Yang Diminta: Tuliskan ulang tanpa perubahan bagian tulisan tentang penyuluh mulai dari "Enak atau tidak" sampai dengan "termasuk bidang penyuluhan.".

Halaman:
◆ ◆ ◆

Rabu, 28 Agustus 2013

REFORMASI KELOMPOK JABATAN FUNGSIONAL (KJF) PENYULUH


Yang dimaksud penyuluh adalah penyuluh pegawai negeri sipil (PNS) yang berada di lingkungan Kantor Penyuluhan Pertanian dan Ketahanan Pangan Kabupaten Kotawaring Barat. Mengapa yang disorot hanya penyuluh? Pertama, ada yang mengatakan bahwa penyuluh merupakan “ujung tombak” pembangunan sesuai dengan sektornya. Kedua, ada yang mengatakan bahwa aksi penyuluh merupakan cerminan kinerja instansi satuan administasi pangkalnya. Ketiga, ada yang mengatakan bahwa penyuluh merupakan agen perubahan. Keempat, ada yang mengatakan bahwa menjadi penyuluh itu tidak gampang. Kelima, ada rumor yang mengatakan bahwa penyuluh tidak pernah mengadakan pertemuan kelompok. Keenam, ada yang mengatakan bahwa cepat atau lambat fasilitas bagi penyuluh akan lebih ditingkatkan. Ketujuh, ada rumor yang mengatakan bahwa penyuluh hanya makan gaji buta. Dan, barangkali masih banyak pernyataan lain yang menunjukkan adanya "tantangan dan harapan" bagi para penyuluh.

Enak atau tidak enak, baik atau tidak baik, benar atau salah, sah  atau tidak sah, pernyataan-pernyataan tersebut di atas menunjukkan masih adanya pengakuan atas keberadaan penyuluh. Tidak ada yang abadi, kecuali perubahan. Oleh karena itu, tidak ada salahnya jika kita untuk selalu bercermin diri. Apakah yang kita lakukan sudah sesuai harapan? Apakah kita telah membekali diri untuk menghadapi tantangan yang ada? Sementara teknologi informasi dan komunikasi berkembang cepat dan berpengaruh terhadap segala sisi-sisi kehidupan, termasuk bidang penyuluhan.

◆ ◆ ◆

Catatan yang Diberikan:

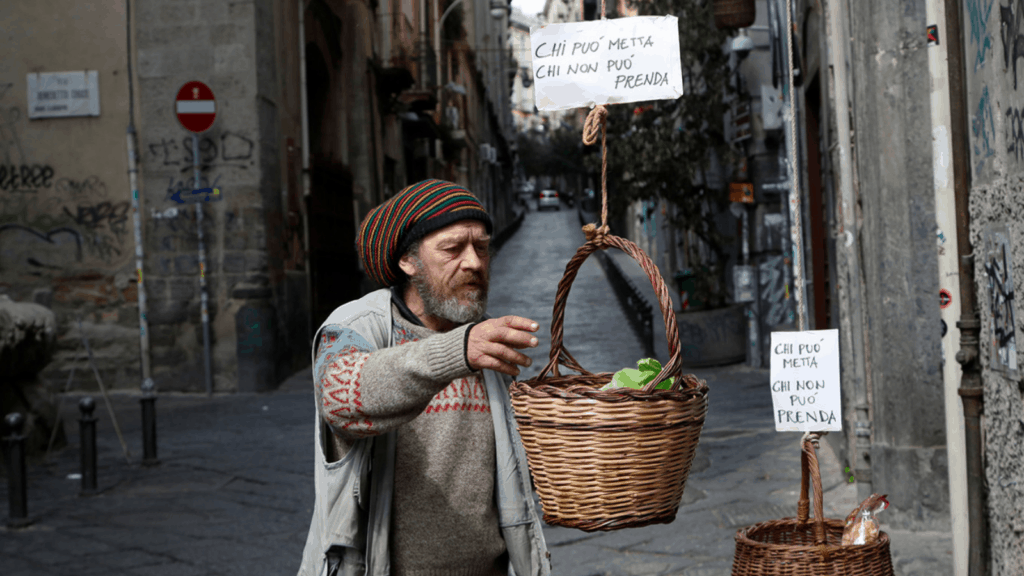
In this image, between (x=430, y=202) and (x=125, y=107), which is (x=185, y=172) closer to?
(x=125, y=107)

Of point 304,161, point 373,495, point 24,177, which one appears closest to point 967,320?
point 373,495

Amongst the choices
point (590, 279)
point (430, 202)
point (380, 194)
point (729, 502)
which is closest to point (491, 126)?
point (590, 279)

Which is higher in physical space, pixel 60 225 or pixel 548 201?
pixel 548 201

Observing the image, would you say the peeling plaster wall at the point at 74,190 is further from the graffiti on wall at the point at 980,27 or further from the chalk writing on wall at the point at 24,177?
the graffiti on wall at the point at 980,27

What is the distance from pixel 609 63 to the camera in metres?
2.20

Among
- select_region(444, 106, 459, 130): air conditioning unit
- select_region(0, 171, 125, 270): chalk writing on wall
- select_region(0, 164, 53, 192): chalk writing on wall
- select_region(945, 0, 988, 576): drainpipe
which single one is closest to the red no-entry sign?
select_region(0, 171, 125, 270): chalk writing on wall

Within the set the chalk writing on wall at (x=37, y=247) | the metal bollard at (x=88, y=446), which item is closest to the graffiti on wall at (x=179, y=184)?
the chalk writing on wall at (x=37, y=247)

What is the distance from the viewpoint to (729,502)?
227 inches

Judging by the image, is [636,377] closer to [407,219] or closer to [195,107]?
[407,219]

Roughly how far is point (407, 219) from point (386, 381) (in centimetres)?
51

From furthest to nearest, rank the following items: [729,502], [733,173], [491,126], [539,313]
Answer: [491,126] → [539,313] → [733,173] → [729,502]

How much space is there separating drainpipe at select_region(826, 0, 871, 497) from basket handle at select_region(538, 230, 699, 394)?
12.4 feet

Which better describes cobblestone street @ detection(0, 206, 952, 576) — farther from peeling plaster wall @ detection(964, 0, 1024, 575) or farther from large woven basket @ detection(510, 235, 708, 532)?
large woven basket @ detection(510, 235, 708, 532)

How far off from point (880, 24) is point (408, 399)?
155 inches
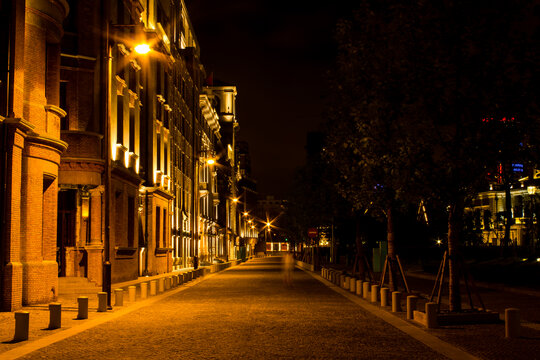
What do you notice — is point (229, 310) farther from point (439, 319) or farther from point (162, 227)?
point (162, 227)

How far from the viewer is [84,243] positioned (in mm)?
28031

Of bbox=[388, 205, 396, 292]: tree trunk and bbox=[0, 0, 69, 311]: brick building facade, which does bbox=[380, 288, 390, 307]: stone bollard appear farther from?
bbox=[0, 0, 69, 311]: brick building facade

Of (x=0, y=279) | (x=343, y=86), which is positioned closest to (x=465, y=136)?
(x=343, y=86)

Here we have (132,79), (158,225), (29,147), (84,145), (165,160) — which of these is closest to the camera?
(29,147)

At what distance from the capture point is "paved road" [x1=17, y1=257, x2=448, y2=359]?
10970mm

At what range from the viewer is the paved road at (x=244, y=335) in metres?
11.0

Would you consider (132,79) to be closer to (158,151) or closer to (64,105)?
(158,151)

◆ ◆ ◆

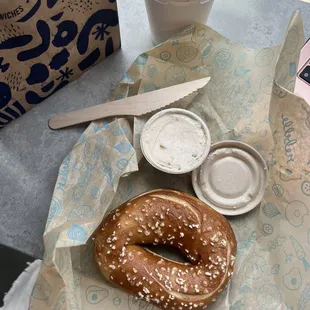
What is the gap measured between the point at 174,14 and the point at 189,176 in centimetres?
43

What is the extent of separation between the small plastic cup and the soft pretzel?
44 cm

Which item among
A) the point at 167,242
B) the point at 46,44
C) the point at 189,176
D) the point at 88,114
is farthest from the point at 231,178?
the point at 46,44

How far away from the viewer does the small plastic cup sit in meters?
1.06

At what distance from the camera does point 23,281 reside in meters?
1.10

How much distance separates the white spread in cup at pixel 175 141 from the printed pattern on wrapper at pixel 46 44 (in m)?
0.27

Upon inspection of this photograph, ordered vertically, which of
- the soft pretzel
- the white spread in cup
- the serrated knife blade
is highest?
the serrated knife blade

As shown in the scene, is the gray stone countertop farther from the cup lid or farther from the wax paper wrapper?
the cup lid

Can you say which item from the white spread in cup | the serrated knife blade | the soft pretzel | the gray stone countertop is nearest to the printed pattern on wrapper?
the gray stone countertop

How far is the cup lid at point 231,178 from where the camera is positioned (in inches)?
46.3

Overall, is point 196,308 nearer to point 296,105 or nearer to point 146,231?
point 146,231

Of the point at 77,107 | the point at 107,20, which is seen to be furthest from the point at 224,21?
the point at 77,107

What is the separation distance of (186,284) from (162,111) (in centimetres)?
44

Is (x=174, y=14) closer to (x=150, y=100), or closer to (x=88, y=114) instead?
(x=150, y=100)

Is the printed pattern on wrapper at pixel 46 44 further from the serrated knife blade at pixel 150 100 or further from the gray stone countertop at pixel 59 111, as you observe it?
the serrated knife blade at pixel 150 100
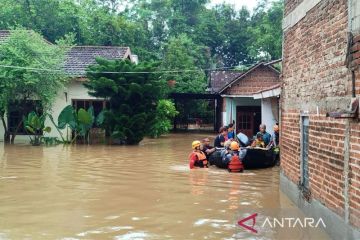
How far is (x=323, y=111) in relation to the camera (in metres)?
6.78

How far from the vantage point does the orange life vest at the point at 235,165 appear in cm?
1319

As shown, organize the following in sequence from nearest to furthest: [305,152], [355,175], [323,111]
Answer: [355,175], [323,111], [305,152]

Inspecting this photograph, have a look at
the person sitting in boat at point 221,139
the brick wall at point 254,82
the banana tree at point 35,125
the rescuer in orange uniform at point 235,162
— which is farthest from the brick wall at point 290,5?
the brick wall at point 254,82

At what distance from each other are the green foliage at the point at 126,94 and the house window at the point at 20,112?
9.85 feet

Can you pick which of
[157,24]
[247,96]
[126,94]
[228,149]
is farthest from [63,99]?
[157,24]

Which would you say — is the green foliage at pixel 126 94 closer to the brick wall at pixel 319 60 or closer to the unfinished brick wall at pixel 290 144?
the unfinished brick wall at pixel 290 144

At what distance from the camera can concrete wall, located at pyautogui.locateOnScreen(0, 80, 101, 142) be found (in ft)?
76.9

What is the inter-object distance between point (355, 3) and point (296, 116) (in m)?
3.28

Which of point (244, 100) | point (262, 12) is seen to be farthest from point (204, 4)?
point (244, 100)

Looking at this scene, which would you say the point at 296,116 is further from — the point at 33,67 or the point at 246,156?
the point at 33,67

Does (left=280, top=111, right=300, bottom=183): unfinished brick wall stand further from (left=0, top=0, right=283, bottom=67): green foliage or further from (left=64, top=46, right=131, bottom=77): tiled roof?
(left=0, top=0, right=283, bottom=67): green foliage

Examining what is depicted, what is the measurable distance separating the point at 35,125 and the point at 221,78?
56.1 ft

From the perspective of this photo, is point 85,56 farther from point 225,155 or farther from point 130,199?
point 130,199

◆ ◆ ◆

Jawaban Akhir:
Enak atau tidak enak, baik atau tidak baik, benar atau salah, sah  atau tidak sah, pernyataan-pernyataan tersebut di atas menunjukkan masih adanya pengakuan atas keberadaan penyuluh. Tidak ada yang abadi, kecuali perubahan. Oleh karena itu, tidak ada salahnya jika kita untuk selalu bercermin diri. Apakah yang kita lakukan sudah sesuai harapan? Apakah kita telah membekali diri untuk menghadapi tantangan yang ada? Sementara teknologi informasi dan komunikasi berkembang cepat dan berpengaruh terhadap segala sisi-sisi kehidupan, termasuk bidang penyuluhan.